[Dataset records]

## begin

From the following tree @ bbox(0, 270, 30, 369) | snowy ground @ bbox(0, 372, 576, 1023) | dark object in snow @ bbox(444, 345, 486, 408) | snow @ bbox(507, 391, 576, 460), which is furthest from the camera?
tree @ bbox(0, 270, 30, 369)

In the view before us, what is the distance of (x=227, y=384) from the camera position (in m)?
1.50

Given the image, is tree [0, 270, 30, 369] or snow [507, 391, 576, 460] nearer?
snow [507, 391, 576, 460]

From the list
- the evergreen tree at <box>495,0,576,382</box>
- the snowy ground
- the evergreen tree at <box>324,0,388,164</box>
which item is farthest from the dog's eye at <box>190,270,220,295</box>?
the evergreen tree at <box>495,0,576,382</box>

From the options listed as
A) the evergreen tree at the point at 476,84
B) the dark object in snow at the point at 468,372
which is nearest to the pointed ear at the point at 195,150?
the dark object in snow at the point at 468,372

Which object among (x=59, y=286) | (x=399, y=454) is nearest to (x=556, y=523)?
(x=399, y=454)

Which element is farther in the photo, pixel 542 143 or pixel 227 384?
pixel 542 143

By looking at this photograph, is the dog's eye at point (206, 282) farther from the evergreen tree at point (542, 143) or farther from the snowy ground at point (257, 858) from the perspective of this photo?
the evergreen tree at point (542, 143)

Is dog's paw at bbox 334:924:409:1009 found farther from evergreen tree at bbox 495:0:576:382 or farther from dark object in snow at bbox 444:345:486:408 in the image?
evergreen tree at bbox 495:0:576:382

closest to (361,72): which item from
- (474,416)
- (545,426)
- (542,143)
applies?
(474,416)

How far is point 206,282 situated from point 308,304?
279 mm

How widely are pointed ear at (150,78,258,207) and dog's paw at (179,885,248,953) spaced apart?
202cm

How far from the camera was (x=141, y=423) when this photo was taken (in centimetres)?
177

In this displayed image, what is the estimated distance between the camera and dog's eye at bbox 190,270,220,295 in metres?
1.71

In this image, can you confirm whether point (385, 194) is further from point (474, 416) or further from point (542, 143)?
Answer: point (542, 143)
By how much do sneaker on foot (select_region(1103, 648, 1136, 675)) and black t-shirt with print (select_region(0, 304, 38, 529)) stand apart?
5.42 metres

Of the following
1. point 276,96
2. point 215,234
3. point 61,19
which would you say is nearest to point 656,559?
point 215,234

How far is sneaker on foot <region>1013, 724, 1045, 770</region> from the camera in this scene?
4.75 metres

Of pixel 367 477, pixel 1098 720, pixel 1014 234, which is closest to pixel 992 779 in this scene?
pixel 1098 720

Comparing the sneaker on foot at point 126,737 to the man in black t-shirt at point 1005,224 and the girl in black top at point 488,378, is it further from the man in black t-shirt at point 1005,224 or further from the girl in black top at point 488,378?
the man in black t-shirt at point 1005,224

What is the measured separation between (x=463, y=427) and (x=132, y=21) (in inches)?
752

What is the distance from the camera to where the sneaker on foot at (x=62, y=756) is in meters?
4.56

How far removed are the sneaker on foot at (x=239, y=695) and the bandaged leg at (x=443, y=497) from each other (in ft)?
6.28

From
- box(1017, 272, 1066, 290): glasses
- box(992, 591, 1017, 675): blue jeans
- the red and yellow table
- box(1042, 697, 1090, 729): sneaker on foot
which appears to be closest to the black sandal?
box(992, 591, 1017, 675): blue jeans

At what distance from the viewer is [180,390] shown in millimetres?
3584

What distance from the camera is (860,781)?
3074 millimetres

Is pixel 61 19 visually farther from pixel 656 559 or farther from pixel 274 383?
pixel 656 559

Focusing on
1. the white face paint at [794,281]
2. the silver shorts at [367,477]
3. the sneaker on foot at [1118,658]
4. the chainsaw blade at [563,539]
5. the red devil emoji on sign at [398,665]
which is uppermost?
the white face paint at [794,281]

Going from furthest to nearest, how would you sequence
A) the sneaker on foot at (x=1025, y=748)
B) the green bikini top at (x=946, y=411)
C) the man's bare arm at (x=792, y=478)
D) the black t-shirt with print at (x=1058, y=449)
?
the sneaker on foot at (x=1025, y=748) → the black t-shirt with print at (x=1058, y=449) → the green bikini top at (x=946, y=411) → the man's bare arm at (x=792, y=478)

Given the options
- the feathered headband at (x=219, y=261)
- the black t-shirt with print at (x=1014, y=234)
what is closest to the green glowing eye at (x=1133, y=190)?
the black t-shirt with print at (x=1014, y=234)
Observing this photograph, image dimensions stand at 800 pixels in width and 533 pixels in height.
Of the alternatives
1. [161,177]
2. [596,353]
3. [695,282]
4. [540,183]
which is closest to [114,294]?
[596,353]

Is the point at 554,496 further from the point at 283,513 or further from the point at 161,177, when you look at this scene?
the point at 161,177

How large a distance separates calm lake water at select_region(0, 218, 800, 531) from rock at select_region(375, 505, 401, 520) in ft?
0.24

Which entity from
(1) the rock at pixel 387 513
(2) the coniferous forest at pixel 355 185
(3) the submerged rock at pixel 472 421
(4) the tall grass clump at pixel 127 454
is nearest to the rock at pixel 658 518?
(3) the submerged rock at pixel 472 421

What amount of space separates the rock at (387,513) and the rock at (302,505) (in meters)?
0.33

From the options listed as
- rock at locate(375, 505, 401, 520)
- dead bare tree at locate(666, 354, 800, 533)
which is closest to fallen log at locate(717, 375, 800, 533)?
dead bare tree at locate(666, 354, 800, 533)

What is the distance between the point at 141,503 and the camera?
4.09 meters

## end

Description of the task:
Output exactly the lines above, from the one holding "How large a" through the end of the data, including the first and last.

Response for this exercise:
How large a distance separates calm lake water at select_region(0, 218, 800, 531) from rock at select_region(375, 505, 401, 520) in ft?
0.24

Which entity from
(1) the rock at pixel 387 513
(2) the coniferous forest at pixel 355 185
(3) the submerged rock at pixel 472 421
(4) the tall grass clump at pixel 127 454
is nearest to the rock at pixel 658 518?
(3) the submerged rock at pixel 472 421

What amount of space separates the rock at (387,513) and the rock at (302,505) (in meters)?
0.33

From the options listed as
- rock at locate(375, 505, 401, 520)
- dead bare tree at locate(666, 354, 800, 533)
which is closest to fallen log at locate(717, 375, 800, 533)?
dead bare tree at locate(666, 354, 800, 533)

What is the distance between the point at 141,503 and the camera?
4.09 meters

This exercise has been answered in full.